§ ABOUT THIS TASK: Omit the pictures, please, and give each record below again exactly.
[[ MATERIAL TO PROCESS open ]]
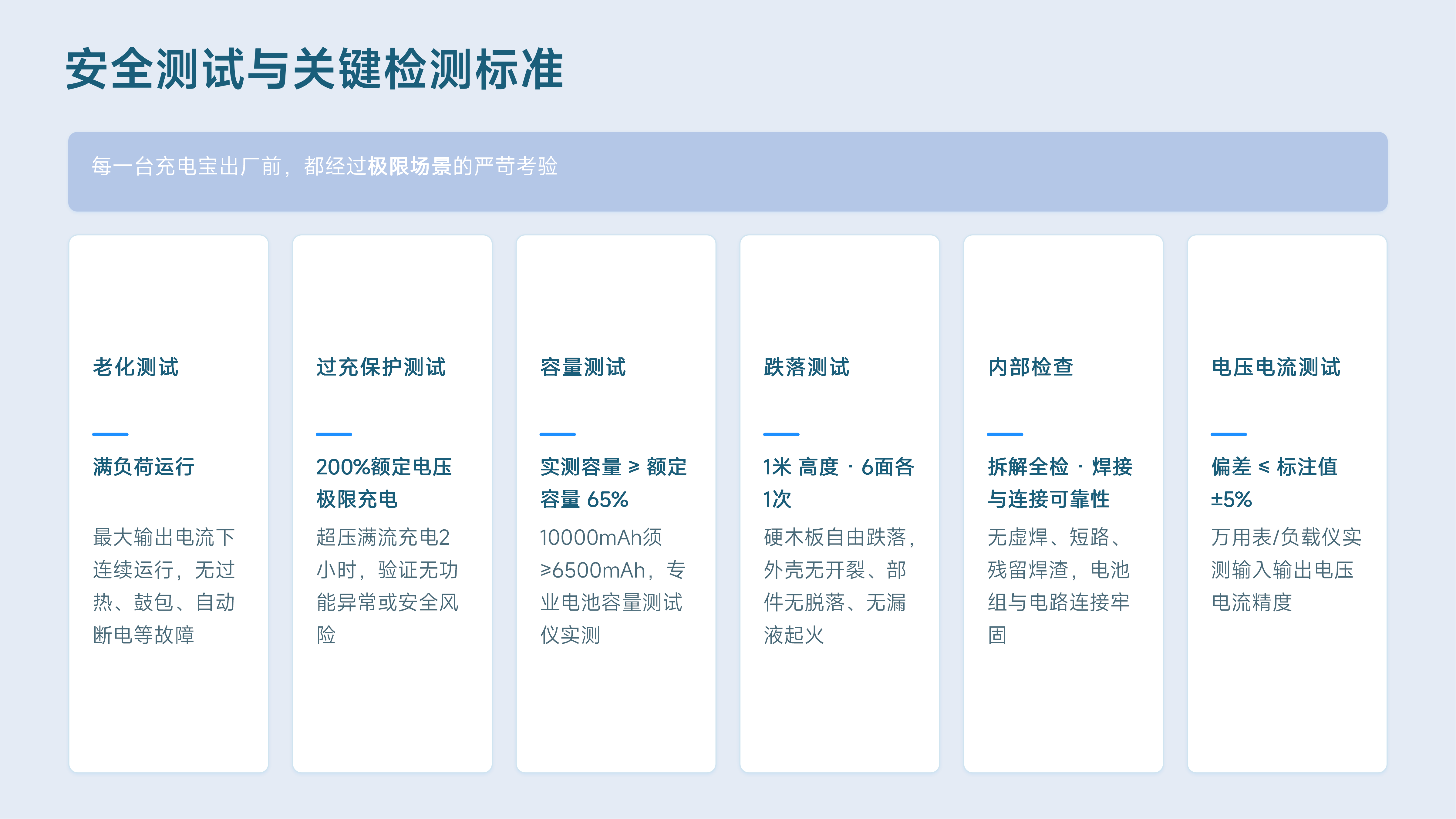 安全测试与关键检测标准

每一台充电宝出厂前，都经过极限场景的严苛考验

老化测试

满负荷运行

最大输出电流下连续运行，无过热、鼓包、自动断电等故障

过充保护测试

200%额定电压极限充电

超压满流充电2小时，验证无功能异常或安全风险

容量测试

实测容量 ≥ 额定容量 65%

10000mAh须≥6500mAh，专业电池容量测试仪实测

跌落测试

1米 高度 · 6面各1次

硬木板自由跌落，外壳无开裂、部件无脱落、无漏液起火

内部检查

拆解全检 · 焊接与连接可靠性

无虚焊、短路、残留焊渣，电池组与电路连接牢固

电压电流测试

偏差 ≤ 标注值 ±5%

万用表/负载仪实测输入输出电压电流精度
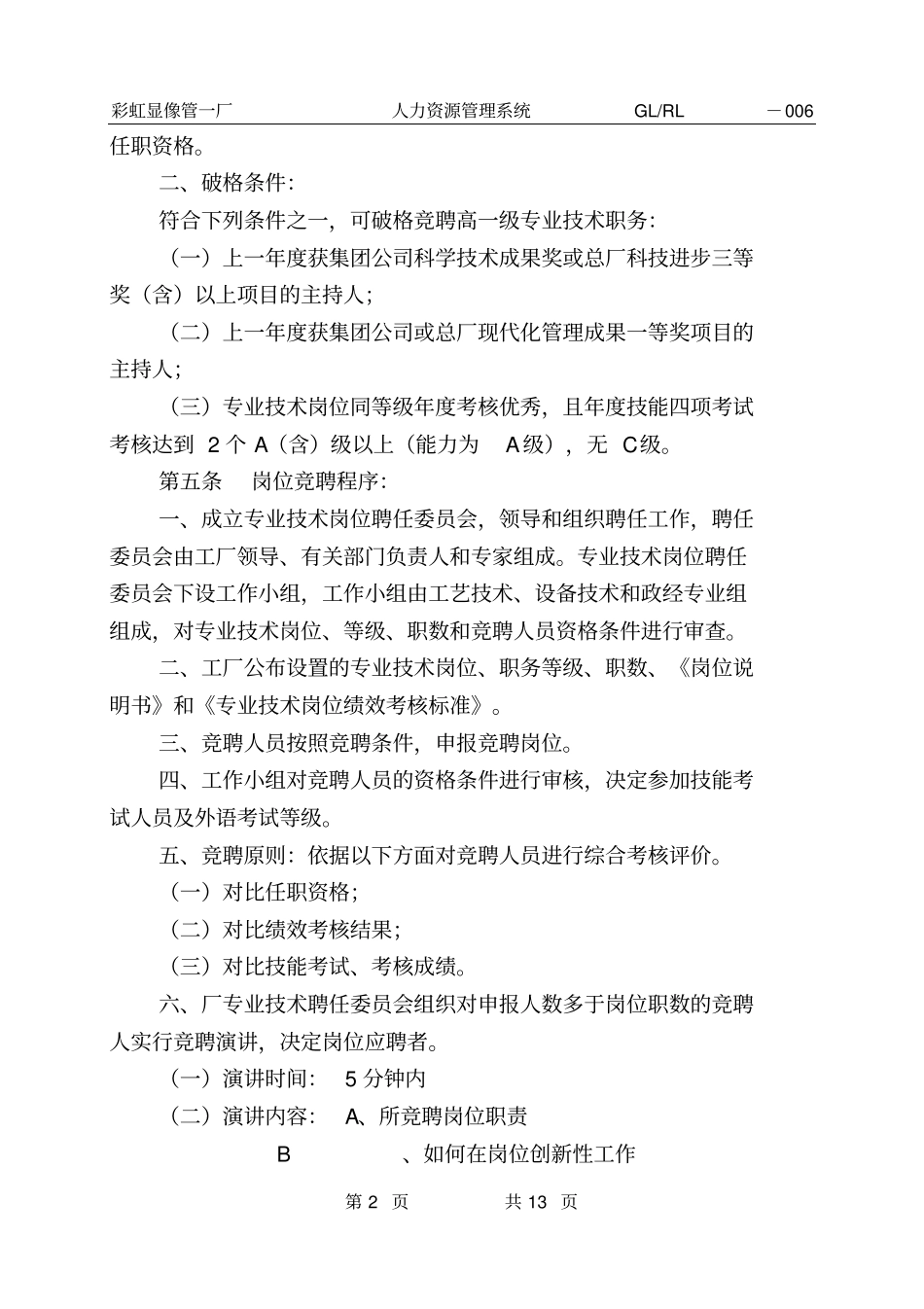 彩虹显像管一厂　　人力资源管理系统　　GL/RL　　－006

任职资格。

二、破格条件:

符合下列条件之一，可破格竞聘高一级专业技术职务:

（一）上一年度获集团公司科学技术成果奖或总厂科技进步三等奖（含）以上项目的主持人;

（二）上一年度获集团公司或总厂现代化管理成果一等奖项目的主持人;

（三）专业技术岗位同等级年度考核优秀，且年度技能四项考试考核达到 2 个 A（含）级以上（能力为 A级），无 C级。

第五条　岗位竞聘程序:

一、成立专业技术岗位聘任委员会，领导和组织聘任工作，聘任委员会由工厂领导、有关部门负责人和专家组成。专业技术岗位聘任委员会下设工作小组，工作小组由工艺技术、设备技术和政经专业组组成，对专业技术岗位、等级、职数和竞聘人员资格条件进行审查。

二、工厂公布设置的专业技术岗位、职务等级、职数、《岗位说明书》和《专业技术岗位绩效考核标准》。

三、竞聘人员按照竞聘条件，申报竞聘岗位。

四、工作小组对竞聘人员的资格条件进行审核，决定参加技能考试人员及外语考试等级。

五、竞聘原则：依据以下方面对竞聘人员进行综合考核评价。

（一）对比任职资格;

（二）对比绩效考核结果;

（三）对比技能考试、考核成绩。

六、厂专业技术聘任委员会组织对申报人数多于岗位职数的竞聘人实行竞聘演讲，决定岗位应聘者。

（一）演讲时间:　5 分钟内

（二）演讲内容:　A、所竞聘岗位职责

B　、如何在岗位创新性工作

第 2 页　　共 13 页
[[ MATERIAL TO PROCESS closed ]]
§ TASK SOLUTION:
 安全测试与关键检测标准

每一台充电宝出厂前，都经过极限场景的严苛考验

老化测试

满负荷运行

最大输出电流下连续运行，无过热、鼓包、自动断电等故障

过充保护测试

200%额定电压极限充电

超压满流充电2小时，验证无功能异常或安全风险

容量测试

实测容量 ≥ 额定容量 65%

10000mAh须≥6500mAh，专业电池容量测试仪实测

跌落测试

1米 高度 · 6面各1次

硬木板自由跌落，外壳无开裂、部件无脱落、无漏液起火

内部检查

拆解全检 · 焊接与连接可靠性

无虚焊、短路、残留焊渣，电池组与电路连接牢固

电压电流测试

偏差 ≤ 标注值 ±5%

万用表/负载仪实测输入输出电压电流精度
 彩虹显像管一厂　　人力资源管理系统　　GL/RL　　－006

任职资格。

二、破格条件:

符合下列条件之一，可破格竞聘高一级专业技术职务:

（一）上一年度获集团公司科学技术成果奖或总厂科技进步三等奖（含）以上项目的主持人;

（二）上一年度获集团公司或总厂现代化管理成果一等奖项目的主持人;

（三）专业技术岗位同等级年度考核优秀，且年度技能四项考试考核达到 2 个 A（含）级以上（能力为 A级），无 C级。

第五条　岗位竞聘程序:

一、成立专业技术岗位聘任委员会，领导和组织聘任工作，聘任委员会由工厂领导、有关部门负责人和专家组成。专业技术岗位聘任委员会下设工作小组，工作小组由工艺技术、设备技术和政经专业组组成，对专业技术岗位、等级、职数和竞聘人员资格条件进行审查。

二、工厂公布设置的专业技术岗位、职务等级、职数、《岗位说明书》和《专业技术岗位绩效考核标准》。

三、竞聘人员按照竞聘条件，申报竞聘岗位。

四、工作小组对竞聘人员的资格条件进行审核，决定参加技能考试人员及外语考试等级。

五、竞聘原则：依据以下方面对竞聘人员进行综合考核评价。

（一）对比任职资格;

（二）对比绩效考核结果;

（三）对比技能考试、考核成绩。

六、厂专业技术聘任委员会组织对申报人数多于岗位职数的竞聘人实行竞聘演讲，决定岗位应聘者。

（一）演讲时间:　5 分钟内

（二）演讲内容:　A、所竞聘岗位职责

B　、如何在岗位创新性工作

第 2 页　　共 13 页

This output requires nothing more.